Anita Baker
陶酔はやがて恍惚へ……極上のアーバン・グルーヴと共に、伝説のシンガーが帰ってきた!
カムバック。
10年間のセミリタイアからあのソング・スタイリストが帰ってきた。きらびやかで、都会的で、ちょっとジャジーでおしゃれで。18年前、“Sweet Love”がラジオで大ヒットし、アルバム『Rapture』はベストセラーになっていた。これを歌っていたのは、アニタ・ベイカーというシンガーだった。86年当時、アメリカのラジオ業界で流行し始めていたフォーマット〈クワイエット・ストーム〉(スロウのソウル・バラードと若干のジャズ風インストゥルメンタルなどを適度にミックスしてかけるラジオ・フォーマット)の女王となっていたアニタ。その彼女は94年の『Rhythm Of Love』以来、子育てと病気の両親の世話などに忙殺され、音楽活動を休んでいたのだ。
しかし、両親は残念ながら98年と2000年に他界、子供たちもそれぞれ10歳を越え、彼女には時間と心の余裕ができてきた。アニタは言う。
「母が亡くなった後、子供も徐々に大きくなって自立しはじめていたのね。
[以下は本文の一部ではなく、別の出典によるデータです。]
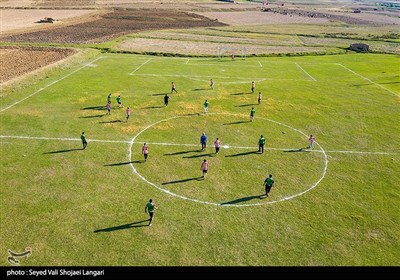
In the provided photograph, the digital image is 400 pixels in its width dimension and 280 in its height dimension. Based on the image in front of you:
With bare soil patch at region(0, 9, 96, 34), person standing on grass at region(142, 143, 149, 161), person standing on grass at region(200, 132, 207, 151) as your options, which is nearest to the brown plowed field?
bare soil patch at region(0, 9, 96, 34)

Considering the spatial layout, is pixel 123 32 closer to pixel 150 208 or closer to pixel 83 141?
pixel 83 141

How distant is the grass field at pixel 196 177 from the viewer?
21.0m

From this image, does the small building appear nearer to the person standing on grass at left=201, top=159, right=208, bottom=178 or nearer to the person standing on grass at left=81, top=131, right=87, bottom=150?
the person standing on grass at left=201, top=159, right=208, bottom=178

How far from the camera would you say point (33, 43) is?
81.4 m

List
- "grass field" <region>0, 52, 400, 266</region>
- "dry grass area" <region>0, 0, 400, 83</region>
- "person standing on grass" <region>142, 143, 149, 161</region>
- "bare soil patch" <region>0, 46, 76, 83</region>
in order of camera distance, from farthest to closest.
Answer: "dry grass area" <region>0, 0, 400, 83</region>, "bare soil patch" <region>0, 46, 76, 83</region>, "person standing on grass" <region>142, 143, 149, 161</region>, "grass field" <region>0, 52, 400, 266</region>

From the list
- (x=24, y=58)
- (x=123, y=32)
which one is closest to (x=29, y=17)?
(x=123, y=32)

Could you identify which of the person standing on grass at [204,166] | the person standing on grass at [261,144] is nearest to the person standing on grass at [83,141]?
the person standing on grass at [204,166]

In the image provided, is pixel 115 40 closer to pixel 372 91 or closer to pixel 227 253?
pixel 372 91

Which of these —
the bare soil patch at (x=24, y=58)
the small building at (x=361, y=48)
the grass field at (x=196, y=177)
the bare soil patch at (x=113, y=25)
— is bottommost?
the grass field at (x=196, y=177)

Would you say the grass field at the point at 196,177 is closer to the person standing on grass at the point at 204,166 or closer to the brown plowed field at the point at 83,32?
the person standing on grass at the point at 204,166

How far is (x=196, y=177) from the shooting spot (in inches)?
1133

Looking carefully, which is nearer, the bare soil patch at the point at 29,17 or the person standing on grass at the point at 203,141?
the person standing on grass at the point at 203,141

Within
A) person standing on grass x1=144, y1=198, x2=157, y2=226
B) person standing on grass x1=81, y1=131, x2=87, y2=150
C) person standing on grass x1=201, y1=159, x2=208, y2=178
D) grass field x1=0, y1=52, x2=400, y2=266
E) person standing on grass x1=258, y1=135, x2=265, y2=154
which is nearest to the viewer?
grass field x1=0, y1=52, x2=400, y2=266

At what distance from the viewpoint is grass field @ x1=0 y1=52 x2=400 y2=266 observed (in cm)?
2105
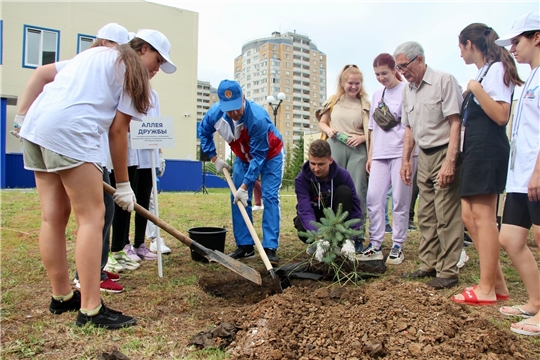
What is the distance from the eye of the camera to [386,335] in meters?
2.05

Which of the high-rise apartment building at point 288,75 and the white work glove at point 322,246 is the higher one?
the high-rise apartment building at point 288,75

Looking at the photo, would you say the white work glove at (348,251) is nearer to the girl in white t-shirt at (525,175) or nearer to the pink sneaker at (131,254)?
the girl in white t-shirt at (525,175)

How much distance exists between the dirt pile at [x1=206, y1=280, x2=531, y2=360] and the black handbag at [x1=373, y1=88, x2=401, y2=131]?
1.90m

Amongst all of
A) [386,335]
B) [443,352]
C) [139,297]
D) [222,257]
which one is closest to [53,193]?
[139,297]

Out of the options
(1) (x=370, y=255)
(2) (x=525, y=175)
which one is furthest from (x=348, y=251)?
(2) (x=525, y=175)

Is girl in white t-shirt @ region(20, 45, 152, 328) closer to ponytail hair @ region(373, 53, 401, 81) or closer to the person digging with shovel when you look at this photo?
the person digging with shovel

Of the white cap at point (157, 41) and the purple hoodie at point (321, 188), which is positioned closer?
the white cap at point (157, 41)

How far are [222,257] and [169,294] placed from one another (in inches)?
19.6

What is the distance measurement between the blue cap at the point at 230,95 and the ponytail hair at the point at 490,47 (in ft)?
6.39

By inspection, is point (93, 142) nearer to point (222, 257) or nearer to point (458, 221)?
point (222, 257)

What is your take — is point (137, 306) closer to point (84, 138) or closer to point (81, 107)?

その時ふと〈私はいったい何をすればいいのだろう〉って考えた。そして〈歌えば、いいんだわ〉ってわかったの」。
こうして彼女のカムバックの期は熟した。新作『My Everything』では、1曲目から最後まで、そのサウンドはかつてのものと寸分も変わらない。言ってみれば、不変の普遍的なサウンドだ。そして特別ゲストとして、かのベイビーフェイスが1曲でデュエットしている。
アニタは86年から95年までのわずか9年の間に8つのグラミーを獲得している。彼女の魅力は、ジャズの要素もありつつ、わかりやすいブラック・コンテンポラリーのサウンドでまとめられている点。初めて聴いた人でも、どこかでかつて聴いたことがあるのではないかと思えるようなノスタルジーをも感じさせる声、サウンドが最大の武器だ。
アニタの世界的なベストセラーにして名盤『Rapture』がリリースされた86年はまさにバブル全盛期。きらびやかで、バーではシャンパンのボトルがあちこちで抜かれていた、そんな時期だ。アニタのイメージはそんな華やかな時代と微妙に重なる。いい意味でリッチで贅沢なシンガーだ。彼女が10年ぶりにカムバックする2004年、世界の景気も徐々に上向いてきているかのようだ。アニタのカムバックと共に煌びやかなひとときが戻ってくる。いいことだ。
▼アニタ・ベイカーの代表作。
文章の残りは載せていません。